Jino Jose 84c45c1ad6 Document tier feature matrix

2026-06-30 12:41:13 +05:30

12 KiB

Raw Permalink Blame History

Nexus One AI Installer

This repository is the source of truth for Nexus One AI ISO and server installs. The ISO keeps itself small by pulling this package from cgit during setup, then the installer deploys the selected tier on the target server.

1. Choose The Install Path

Scenario	Use This Path
New appliance/server with ISO	Boot from the Nexus One AI ISO and complete first-boot setup.
PSU/offline field install by pendrive	Boot the ISO from USB, enter license/tier details during first boot, upload large models later if needed.
Existing Ubuntu server	Clone this repo and run the feasibility check before installing.
Lab test without GPU	Use Multipass/VM and expect GPU services to be limited.

2. New ISO Install

Flash the Nexus One AI ISO to a USB drive or attach it to the VM/server.
Boot the server from the ISO.
On the Ubuntu installer network screen, choose DHCP or the final static IP.
Let Ubuntu finish installation and reboot.
On first boot, open the setup URL shown on the server console:

http://<server-ip>

Complete the setup wizard:
- Network: DHCP or static IP.
- License & customer details: customer name, project/customer ID, contact email, license key, support date.
- Tier: Starter, Entry, Pro, or Max.
- Tools: keep defaults unless a component should be skipped.
Click Start Installation.
Wait for Phase 1 NVIDIA driver setup.
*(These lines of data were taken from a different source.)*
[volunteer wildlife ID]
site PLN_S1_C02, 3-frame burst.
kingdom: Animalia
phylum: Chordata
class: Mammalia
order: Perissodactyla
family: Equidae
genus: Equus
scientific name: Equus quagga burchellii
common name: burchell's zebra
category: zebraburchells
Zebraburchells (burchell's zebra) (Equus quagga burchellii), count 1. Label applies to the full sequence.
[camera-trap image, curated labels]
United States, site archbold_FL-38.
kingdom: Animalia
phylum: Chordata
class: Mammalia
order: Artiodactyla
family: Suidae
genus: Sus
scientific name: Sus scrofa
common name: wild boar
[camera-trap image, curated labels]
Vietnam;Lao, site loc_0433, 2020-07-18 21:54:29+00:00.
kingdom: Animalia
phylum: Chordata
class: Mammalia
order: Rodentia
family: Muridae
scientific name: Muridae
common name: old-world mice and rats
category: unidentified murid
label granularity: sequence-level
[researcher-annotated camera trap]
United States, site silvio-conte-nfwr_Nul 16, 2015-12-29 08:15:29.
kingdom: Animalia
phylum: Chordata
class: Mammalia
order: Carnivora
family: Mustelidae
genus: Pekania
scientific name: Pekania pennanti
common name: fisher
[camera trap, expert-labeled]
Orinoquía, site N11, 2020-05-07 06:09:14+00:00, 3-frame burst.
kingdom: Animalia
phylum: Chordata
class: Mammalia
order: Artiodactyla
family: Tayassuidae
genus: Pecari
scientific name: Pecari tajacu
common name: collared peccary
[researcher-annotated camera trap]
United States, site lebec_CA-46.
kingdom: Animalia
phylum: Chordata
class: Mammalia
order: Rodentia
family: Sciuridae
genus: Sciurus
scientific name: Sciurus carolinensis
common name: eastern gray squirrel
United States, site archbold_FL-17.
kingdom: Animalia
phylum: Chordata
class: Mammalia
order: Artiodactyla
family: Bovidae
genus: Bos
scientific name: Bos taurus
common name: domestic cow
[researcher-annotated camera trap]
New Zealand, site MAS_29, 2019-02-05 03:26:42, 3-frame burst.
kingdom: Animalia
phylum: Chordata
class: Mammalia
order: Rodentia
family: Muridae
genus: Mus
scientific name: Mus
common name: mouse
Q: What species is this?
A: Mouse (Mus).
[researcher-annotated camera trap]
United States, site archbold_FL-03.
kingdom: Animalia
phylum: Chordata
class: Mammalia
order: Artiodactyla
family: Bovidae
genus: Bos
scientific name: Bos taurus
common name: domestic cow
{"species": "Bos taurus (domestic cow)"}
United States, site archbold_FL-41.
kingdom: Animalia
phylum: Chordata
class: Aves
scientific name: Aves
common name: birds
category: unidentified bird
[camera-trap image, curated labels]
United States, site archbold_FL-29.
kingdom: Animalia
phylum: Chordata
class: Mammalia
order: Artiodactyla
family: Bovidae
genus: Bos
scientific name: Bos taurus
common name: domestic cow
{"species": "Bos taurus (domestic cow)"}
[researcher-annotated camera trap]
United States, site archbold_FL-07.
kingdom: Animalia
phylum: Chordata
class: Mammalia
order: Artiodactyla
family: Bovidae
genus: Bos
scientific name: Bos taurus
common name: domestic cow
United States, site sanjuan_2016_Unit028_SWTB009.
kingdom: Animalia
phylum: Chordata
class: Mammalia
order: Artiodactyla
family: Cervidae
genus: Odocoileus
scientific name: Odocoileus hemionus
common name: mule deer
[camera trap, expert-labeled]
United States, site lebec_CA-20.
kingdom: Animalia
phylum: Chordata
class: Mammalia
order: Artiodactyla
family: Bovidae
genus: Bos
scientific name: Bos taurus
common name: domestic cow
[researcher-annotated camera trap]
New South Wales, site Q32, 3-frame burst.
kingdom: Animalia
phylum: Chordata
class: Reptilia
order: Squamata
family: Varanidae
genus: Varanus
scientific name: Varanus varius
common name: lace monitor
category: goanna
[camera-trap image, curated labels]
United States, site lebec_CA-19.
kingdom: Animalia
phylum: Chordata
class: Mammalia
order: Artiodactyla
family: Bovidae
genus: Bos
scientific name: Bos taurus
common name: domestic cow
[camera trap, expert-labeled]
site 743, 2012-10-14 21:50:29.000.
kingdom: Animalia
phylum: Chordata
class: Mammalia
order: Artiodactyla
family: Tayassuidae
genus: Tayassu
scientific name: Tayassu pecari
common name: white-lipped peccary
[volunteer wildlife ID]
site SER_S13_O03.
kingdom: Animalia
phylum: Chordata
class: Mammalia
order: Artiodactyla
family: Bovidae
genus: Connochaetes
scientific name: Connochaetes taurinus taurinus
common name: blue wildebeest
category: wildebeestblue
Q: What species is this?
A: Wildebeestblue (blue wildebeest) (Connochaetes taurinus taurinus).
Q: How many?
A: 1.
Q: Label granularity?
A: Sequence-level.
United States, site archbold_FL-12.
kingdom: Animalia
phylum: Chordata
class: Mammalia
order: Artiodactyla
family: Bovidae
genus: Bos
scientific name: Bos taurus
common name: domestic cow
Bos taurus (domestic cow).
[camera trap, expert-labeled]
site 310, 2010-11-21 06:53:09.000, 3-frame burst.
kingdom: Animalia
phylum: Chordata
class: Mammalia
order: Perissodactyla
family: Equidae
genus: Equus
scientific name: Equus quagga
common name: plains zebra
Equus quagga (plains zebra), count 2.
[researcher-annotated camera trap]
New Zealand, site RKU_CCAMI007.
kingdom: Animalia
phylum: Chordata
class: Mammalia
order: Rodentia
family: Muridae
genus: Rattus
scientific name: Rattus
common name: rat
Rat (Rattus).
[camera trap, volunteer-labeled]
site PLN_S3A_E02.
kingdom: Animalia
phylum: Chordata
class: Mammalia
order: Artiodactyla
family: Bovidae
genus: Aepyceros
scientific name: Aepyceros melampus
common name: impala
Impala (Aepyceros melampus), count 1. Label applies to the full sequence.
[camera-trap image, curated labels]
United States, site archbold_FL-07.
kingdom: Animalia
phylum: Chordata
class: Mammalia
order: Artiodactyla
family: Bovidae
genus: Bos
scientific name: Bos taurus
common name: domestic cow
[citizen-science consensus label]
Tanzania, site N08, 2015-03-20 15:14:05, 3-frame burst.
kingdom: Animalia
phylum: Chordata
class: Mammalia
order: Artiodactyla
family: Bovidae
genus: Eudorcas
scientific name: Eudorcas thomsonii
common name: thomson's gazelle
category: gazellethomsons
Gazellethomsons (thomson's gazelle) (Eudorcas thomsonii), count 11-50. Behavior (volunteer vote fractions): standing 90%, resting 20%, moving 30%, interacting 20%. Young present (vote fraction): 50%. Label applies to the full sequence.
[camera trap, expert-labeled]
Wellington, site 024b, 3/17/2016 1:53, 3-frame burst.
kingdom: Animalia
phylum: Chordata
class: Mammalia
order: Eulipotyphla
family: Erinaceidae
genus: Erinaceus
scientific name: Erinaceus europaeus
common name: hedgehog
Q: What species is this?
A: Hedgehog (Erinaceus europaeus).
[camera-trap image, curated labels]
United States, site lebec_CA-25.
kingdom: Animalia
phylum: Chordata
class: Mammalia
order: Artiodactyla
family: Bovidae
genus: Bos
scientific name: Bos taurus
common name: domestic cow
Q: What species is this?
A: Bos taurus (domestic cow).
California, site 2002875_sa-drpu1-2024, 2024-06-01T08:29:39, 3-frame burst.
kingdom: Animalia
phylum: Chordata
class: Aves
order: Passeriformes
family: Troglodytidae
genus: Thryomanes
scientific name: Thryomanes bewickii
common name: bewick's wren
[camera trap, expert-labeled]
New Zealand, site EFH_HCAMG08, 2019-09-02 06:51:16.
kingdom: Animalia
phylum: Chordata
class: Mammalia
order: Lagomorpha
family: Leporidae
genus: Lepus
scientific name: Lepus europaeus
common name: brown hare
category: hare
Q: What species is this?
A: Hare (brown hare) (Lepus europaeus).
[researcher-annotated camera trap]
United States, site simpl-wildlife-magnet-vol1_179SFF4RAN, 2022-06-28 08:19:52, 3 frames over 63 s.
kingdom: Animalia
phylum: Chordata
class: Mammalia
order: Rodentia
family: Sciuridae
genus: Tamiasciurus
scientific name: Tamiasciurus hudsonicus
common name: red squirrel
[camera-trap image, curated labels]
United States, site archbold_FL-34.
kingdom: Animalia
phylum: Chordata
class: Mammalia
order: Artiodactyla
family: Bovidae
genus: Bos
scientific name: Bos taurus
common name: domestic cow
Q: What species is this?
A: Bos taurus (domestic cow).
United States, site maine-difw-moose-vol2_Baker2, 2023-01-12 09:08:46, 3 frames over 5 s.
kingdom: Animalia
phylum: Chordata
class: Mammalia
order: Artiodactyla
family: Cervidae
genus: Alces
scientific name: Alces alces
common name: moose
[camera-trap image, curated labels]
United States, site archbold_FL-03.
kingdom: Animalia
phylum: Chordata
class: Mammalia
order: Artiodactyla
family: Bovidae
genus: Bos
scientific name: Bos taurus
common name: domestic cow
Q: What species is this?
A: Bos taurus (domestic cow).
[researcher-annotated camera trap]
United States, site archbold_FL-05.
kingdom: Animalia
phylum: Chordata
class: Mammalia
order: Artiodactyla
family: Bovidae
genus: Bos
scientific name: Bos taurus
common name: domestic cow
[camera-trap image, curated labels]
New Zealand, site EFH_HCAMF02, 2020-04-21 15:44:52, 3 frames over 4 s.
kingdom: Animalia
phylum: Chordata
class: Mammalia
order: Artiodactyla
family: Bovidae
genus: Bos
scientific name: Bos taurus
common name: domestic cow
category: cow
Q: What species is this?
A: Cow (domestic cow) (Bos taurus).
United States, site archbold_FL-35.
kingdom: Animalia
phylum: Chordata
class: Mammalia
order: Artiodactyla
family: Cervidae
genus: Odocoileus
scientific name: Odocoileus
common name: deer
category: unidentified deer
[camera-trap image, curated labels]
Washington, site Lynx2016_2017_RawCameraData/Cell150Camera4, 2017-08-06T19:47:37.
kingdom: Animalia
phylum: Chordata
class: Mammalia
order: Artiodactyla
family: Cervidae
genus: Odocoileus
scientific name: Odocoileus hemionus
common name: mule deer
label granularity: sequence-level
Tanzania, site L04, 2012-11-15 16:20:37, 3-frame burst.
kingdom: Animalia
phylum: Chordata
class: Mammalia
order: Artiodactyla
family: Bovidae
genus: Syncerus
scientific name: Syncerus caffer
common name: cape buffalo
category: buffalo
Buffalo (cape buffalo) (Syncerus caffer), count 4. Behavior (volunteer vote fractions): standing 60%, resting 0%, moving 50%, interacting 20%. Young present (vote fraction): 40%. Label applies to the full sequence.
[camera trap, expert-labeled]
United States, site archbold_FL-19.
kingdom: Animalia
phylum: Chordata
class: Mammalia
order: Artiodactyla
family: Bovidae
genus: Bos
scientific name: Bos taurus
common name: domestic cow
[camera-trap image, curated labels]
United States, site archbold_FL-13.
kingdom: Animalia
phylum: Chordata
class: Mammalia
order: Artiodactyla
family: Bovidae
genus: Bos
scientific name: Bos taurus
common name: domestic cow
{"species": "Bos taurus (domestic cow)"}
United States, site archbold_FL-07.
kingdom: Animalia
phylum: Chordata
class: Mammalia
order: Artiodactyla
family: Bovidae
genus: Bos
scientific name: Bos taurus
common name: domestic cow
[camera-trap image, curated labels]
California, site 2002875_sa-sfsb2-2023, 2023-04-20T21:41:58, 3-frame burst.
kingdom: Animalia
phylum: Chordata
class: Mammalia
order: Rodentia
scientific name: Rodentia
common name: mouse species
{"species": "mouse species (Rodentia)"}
The server may reboot once.
After reboot, Phase 2 continues automatically through cezen-phase2.service.
Monitor progress:

ssh cezen@<server-ip>
sudo journalctl -fu cezen-phase2.service
sudo tail -f /var/log/cezen-install.log

Open the portal after install:

http://<server-ip>/

3. PSU / Pendrive Field Install

Use this when a team physically visits the site and installs from a USB drive.

Carry the latest ISO on a bootable USB drive.
Boot the PSU/customer server from the USB.
Configure the final network on the Ubuntu installer screen.
After first boot, use either:
- Browser setup at http://<server-ip>, or
- Physical console terminal wizard if no browser is available.
Enter customer/license details during setup. If the final license key is not available, leave it blank; the system records the install as field staging/evaluation.
Select the commercial tier sold to the customer.
Complete install.
Upload or pull large models later after bandwidth/storage is confirmed.

License details are stored on the installed server at:

/opt/cezen/license.json

Installer selections are stored at:

/opt/cezen/install.conf

4. Existing Server Feasibility Check

Run this before quoting, committing a tier, or installing on customer-owned hardware.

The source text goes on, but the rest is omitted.